The party line scan chains 750 and 751 may be used to configure how each object interacts with the party line communication channels. For example, the party line scan chains 750 and 751 may control the selector of each multiplexer in the object to dictate which of the input signals will be used as an output signal (refer to FIG. 4). By manipulating the selectors, the party line scan chains can effectively tell an object to, for example, pass data from east to west and/or to pass data from one of its nearest neighbor registers to a northbound party line. By using two party line scan chains 750 and 751, data may be shifted in more quickly. Accordingly, fewer or additional scan chains may be used to configure the party line communication channels.

The configuration scan chains 752 and 753 may be used to configure the primary or core functionality of objects. For example, internal registers, counters, instructions, addresses, and the like can be programmed or set in this way. Again, by using two configuration scan chains 752 and 753, data may be shifted in more quickly. Accordingly, fewer or additional scan chains may be used to configure the primary functionality of object. Finally, the latch scan chain 754 may be used to configure any memories within the objects. Additional scan chains may be used to configure object memories.

Of course, a FPOA may utilize additional or fewer scan chains to program objects in the core region. Further, one or more scan chains may be used to program logic in the non-core region, such as the I/O interfaces, memory interfaces, and memory. By way of example, a scan chain circling the periphery of the FPOA may be used to program the I/O interface.

The description of FIGS. 1 through 7 has provided an overview of a few examples of FPOA architectures and associated concepts. Other examples are possible. Other examples and additional details regarding FPOAs may be found in the following commonly owned United States patent applications, which are incorporated by reference herein in their entireties: application Ser. No. 11/042,547, filed Jan. 25, 2005, entitled “Integrated Circuit Layout Having Rectilinear Structure of Objects” (published as no. 2006/0080632 on Apr. 13, 2006); and application Ser. No. 11/567,146, filed Dec. 5, 2006, entitled “Field Programmable Semiconductor Object Array Integrated Circuit” (published as no. 2007/0247189 on Oct. 25, 2007). Moreover, additional discussion of FPOA concepts may be found in the “Arrix Family FPOA Architecture Guide” dated May 18, 2007 and the “Arrix Family Data Sheet & Design Guide” dated May 22, 2007, both of which are published by MathStar, Inc., Hillsboro, Oreg. In light of the teachings herein, those skilled in the art will be aware of equivalent architectures, implementations, variations, etc. for FPOAs.

Built-In Self-Testing

Built-in self-testing an FPOA may be accomplished in various ways, as described in this subsection.

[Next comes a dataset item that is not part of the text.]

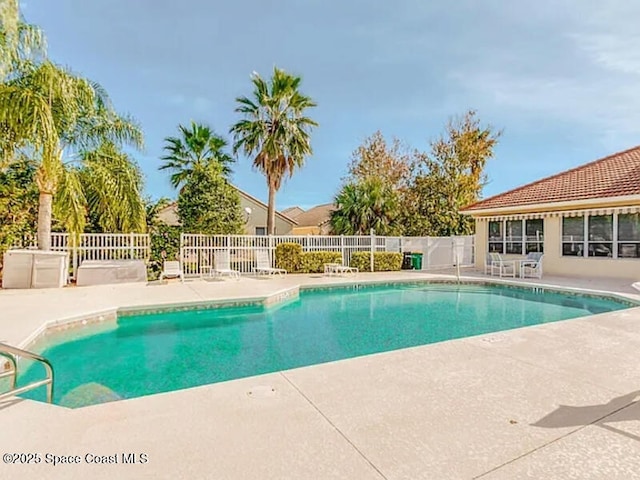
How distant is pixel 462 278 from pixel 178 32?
1583cm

According to one embodiment, built-in self-testing of an FPOA proceeds by testing a subset of objects at one time. The subset of objects-under-test may be a single object or all objects but is typically less than all objects (i.e., a proper subset) and most typically a small number of objects. In that case, comprehensive testing of all objects to some extent (but not necessarily to the full extent of an individual object's capabilities) can be achieved by serially testing different subsets until all subsets have undergone testing.

Before describing details of testing approaches at the subset level or the array level, the concept of subsets will be explained further. The case of a regular rectilinear array of objects 800 is illustrated in FIG. 8. In that case, one choice of a subset of objects-under-test is a set of contiguous objects in a rectangle-shaped pattern. An example of such a subset 835, which is a four-by-four rectangle, is illustrated in FIG. 8 and can be referred to as a “rectangle-under-test” or its acronym “RUT.” RUTs of other sizes and shapes are possible. For example, a RUT may be a single object, an eight-by-eight set, a four-by-eight set, a two-by-six set, etc., all or part of a single row, or all or part of a single column.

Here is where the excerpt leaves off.